MK > Systemic change in education. In times of distant learning we gathered proof that the present or future of education is not online. We entered an unexpected phase of forced experimentation with technologies but it is evident that there is no substitute for human interaction. I can see that with the students I work with at AA London, Die Angewandte in Vienna and HKB Bern. I would start with building actual test sites for learning and experimentation.
Q > What makes you angry?
VS > Superficiality, ego trips, misogyny. Patriarchy!
MK > Hypocrisy and violence. Patriarchy is embarrassing.
Q > Which things would you like to include more in your life / and less of?
VS > The current moment is a good one to pose these questions, but I don’t know that I have an appropriate answer. I think we’re all just trying to endure and survive. Time will tell what will remain or blossom in our lives.
MK > I wonder if I travelled so much in the past years not because I actually wanted it, but because it was offered to me. Every week I would take a plane or a train for work. But I actually like being in one place.
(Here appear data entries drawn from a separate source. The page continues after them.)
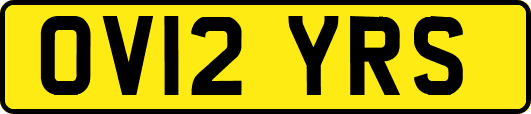 OV12YRS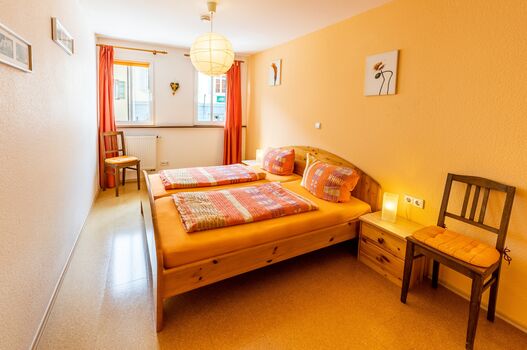 Ferienwohnungen Haus Kindler Bild 4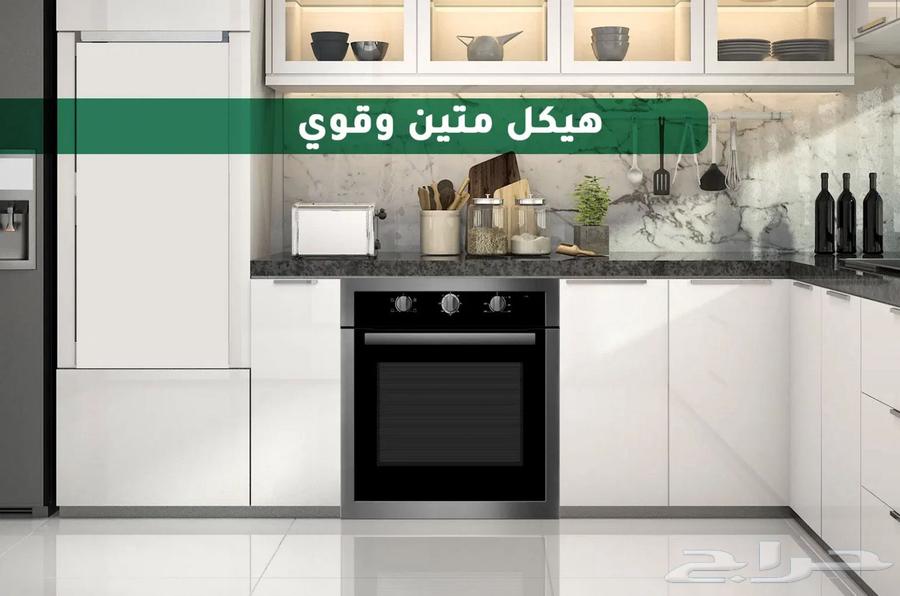 فرن كهربائي ميديا جديد مبني داخل (Built-in)64438042389633110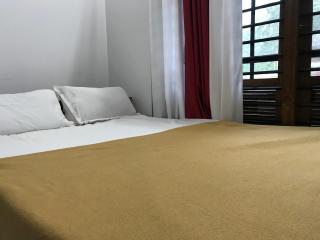 Green Moon Munnar Homestay - Anaviratty - 2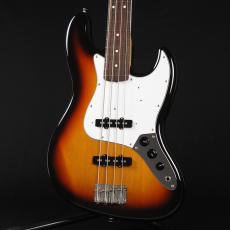 Fender JB-STD 3TS ~3-Tone Sunburst~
Vera Sacchetti is a design critic and curator. She serves in a variety of curatorial, research and editorial roles, most recently as one half of the curatorial initiative Foreign Legion and associate curator of the 4th Istanbul Design Biennial – A School of Schools. She is co-curator of TEOK Basel and co-founder of editorial consultancy Superscript. Her writing has appeared in Disegno, Metropolis and The Avery Review, among others.
Matylda Krzykowski is a designer, curator and artist focusing on collaborative and performative projects in physical and digital space and the development of experimental formats such as ‘Desktop Exhibition’, ‘Superprojekt’ and ‘Design Date’. She is a founding member of Depot Basel, place for contemporary design, Switzerland, and is a former participant of the Jan van Eyck Academy. Her work has been internationally presented and she has given lectures and workshops worldwide.